Generally, control data may comprise at least one of a downlink assignment and an uplink grant.
Among other information necessary for the data transmission, the scheduling assignments (and grants) contain information about the frequency-domain location of the resource blocks used for data transmission in the first slot. The frequency-domain location of the RBs in the second slot is derived from the location in the first slot, e.g. by using the same frequency location in both slots. Thus, scheduling assignments/grants operate on pairs of resource block in the time domain. An example hereof is shown in FIG. 3.
In FIG. 3, the slopingly hatched parts in each resource block 0 to 9 contains control data, whereas the horizontally hatched parts contain payload data. The subframe is divided into a first slot and a second slot. The control data is part of the first slot.
Relaying is considered for LTE-Advanced as a tool to improve e.g. the coverage of high data rates, group mobility, temporary network deployment, the cell-edge throughput and/or to provide coverage in new areas. The relay node (RN) is wirelessly connected to the radio-access network, for example via a donor cell controlled by a donor eNodeB (eNB). The RN transmits data to/from UEs controlled by the RN and may use the same air interface as an eNB, i.e. from a UE perspective there is no difference between cells controlled by a RN and an eNB.
Due to the relay transmitter causing interference to its own receiver, simultaneous eNB-to-RN and RN-to-UE transmissions on the same frequency resource may not be feasible unless sufficient isolation of the outgoing and incoming signals is provided e.g. by means of specific, well separated and well isolated antenna structures. Similarly, at the relay it may not be possible to receive UE transmissions simultaneously with the relay transmitting to the eNB.
One possibility to handle the interference problem is to operate the relay such that the relay is not transmitting to terminals when it is supposed to receive data from a control node, e.g. the donor eNodeB, i.e. to create “gaps” in the relay-to-UE transmission. These “gaps” during which terminals (including 3GPP Rel-8 terminals) are not supposed to expect any relay transmission can be created by configuring MBSFN subframes as exemplified in FIG. 4. MBSFN subframes contain a small control signaling part at the beginning, followed by a silent period where the UEs do not expect any transmissions from the RN.

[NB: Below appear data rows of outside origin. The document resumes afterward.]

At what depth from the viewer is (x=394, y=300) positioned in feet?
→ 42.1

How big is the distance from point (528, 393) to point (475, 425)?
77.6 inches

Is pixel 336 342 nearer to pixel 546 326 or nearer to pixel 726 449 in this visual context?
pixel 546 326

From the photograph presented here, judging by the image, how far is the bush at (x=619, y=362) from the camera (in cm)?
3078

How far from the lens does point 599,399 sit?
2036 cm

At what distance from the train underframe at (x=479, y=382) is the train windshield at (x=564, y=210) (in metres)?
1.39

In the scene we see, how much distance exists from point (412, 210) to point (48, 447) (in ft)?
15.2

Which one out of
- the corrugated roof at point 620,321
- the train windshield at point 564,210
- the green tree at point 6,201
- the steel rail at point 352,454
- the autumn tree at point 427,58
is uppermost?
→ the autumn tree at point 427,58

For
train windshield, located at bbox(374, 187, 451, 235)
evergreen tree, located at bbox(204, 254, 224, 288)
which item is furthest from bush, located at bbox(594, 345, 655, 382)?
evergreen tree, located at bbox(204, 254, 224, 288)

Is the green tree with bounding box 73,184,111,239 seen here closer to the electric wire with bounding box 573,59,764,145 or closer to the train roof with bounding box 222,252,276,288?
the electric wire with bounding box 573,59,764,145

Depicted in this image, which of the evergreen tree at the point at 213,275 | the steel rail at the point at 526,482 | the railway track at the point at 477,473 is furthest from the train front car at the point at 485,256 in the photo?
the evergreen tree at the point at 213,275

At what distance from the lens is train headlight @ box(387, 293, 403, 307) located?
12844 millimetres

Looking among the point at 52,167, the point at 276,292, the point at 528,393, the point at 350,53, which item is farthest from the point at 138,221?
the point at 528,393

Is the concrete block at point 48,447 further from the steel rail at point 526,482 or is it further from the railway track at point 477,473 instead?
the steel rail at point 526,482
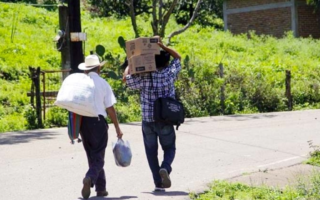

During the time period or frame or subframe, in which the UE does not expect data and/or in which the RN does not transmit data to the UEs, the RN can receive data, for example control data of the eNB.
RN-to-eNB transmissions can be facilitated through scheduling by not allowing any terminal-to-relay transmissions in some subframes.
One aim of the invention is to provide methods for efficiently transferring control data and payload data in a network scenario comprising a control node (donor eNB), a relay node and possibly several UEs. Therein the above interference problem associated with the use of relay nodes shall be solved.
The invention is particularly relevant for LTE based systems. Downlink control signaling is discussed in Section 16.2.4, pages 333 to 336, of the book entitled 3G Evolution: HSPA and LTE for Mobile Broadband, first edition 2007 by Dahlmann, Parkvall Skoeld and Beming. It is also pointed to the standards 3GPP LTE Rel-10 and to the technical reports 3GPP TR 36.814 and 36.912. Multiplexing a Relay Physical Downlink Control Channel (R-PDCC) in the downlink subframe from the donor eNB is discussed in U.S. 61/308,385. The cited references/documents are incorporated by reference herewith.